«Lo sport ha il potere di cambiare il mondo. Ha il potere di ispirare, di unire le persone come poche altre cose. Parla ai giovani in un linguaggio che loro capiscono. Lo sport ha il potere di creare speranza dove prima c’era solo disperazione. È più potente dei governi nel rompere le barriere razziali, è capace di ridere in faccia a tutte le discriminazioni». Ventiquattro anni fa Nelson Mandela, che aveva riunito il Sudafrica anche grazie alla capacità di aggregazione dello sport, usò queste parole per spiegarne il valore. Nessun evento è stato in grado di raccontare l’evoluzione storica e di catalizzare l’attenzione globale come i Giochi olimpici grazie a duelli incredibili, sfide avvincenti, ma soprattutto storie di uomini e donne che hanno sfruttato la popolarità della manifestazione per parlare a tutti. I Giochi sono riusciti spesso a mostrare, o addirittura anticipare, i cambiamenti mondiali in corso e a dare voce a nuove esigenze sociali; sono stati la miglior vetrina possibile per rappresentare le battaglie degli atleti in tema di diritti civili e politici. Ci sono gesti, discorsi e scelte prese in occasione dell’evento a cinque cerchi che hanno fatto la storia più di un risultato o di una medaglia. Anche questo è il potere sociale dello sport.

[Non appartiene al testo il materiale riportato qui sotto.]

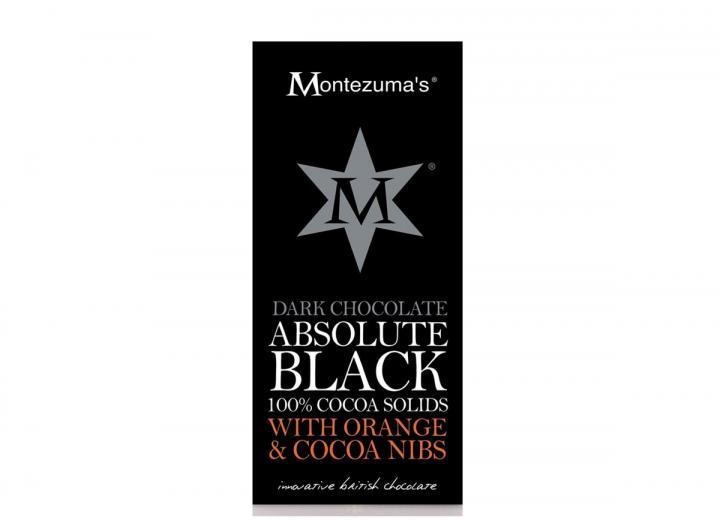 Montezuma's absolute black dark chocolate with orange & cocoa nibs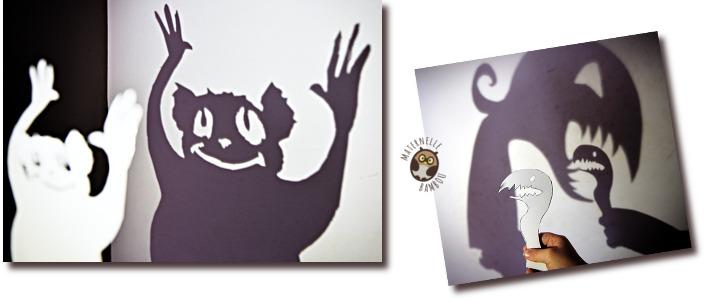 Théâtre d'ombres en GS - Projection et manipulation de marottes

Il potere sociale dello sport contro il razzismo
Fin dalle prime edizioni, quello della discriminazione razziale è stato un tema sotto gli occhi di tutti: basti pensare a Saint Louis 1904 in cui vennero istituite le giornate antropologiche, gare che si svolgevano parallelamente a quelle ufficiali e a cui erano invitate a partecipare le cosiddette razze inferiori, tutte quelle diverse da quella bianca. Una ghettizzazione vergognosa che sarà dura a morire. Un primo grande scossone, però, avvenne nel 1936, quando i Giochi olimpici si tennero a Berlino, in pieno regime nazista: quello che doveva essere l’evento che avrebbe celebrato Hitler e le sue teorie sulla superiorità della razza ariana fu attraversato da un fulmine nero chiamato Jesse Owens. Il velocista americano conquistò quattro medaglie d’oro (100 metri, 200, staffetta 4×100 e salto in lungo): una superiorità schiacciante che non fece piacere agli ufficiali nazisti.

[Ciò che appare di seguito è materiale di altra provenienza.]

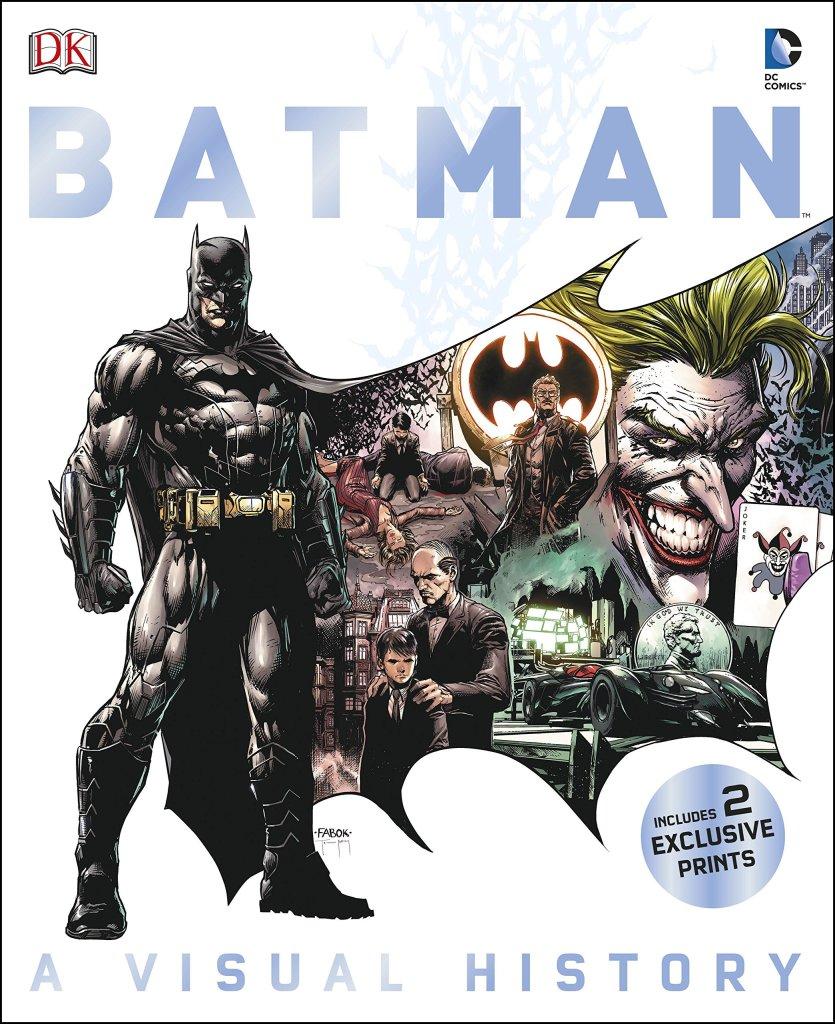 Batman Visual History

Ancora meno andò loro a genio il comportamento del loro atleta di punta, Luz Long, che si rese protagonista di un gesto tanto semplice quanto straordinario. Durante le qualifiche del lungo, Owens fallì i primi due salti arrivando a un passo dall’eliminazione; Long decise allora di avvicinare il rivale e di dargli dei consigli tecnici. Il risultato fu che Owens, rinvigorito dalle sue parole, riuscì a fare un salto valido per la finale, dove fu poi in grado di vincere proprio davanti al tedesco. I due durante la premiazione sfilarono a braccetto e da quel momento diventarono amici. Un rapporto nato nel contesto più difficile, eppure forte di un’umanità che andò oltre qualsiasi distanza e fu per sempre. Quando Owens tornò negli Stati Uniti dovette scontrarsi con il razzismo di casa sua e con il mancato invito alla Casa Bianca del presidente Roosevelt, mentre Long per il suo agire non ottenne l’esenzione dal reclutamento durante la Seconda guerra mondiale: fu inviato in Sicilia e lì morì. I nomi di questi due uomini oggi rievocano lo smacco subito dal regime nazista e una storia fatta di spirito olimpico nella sua accezione più nobile.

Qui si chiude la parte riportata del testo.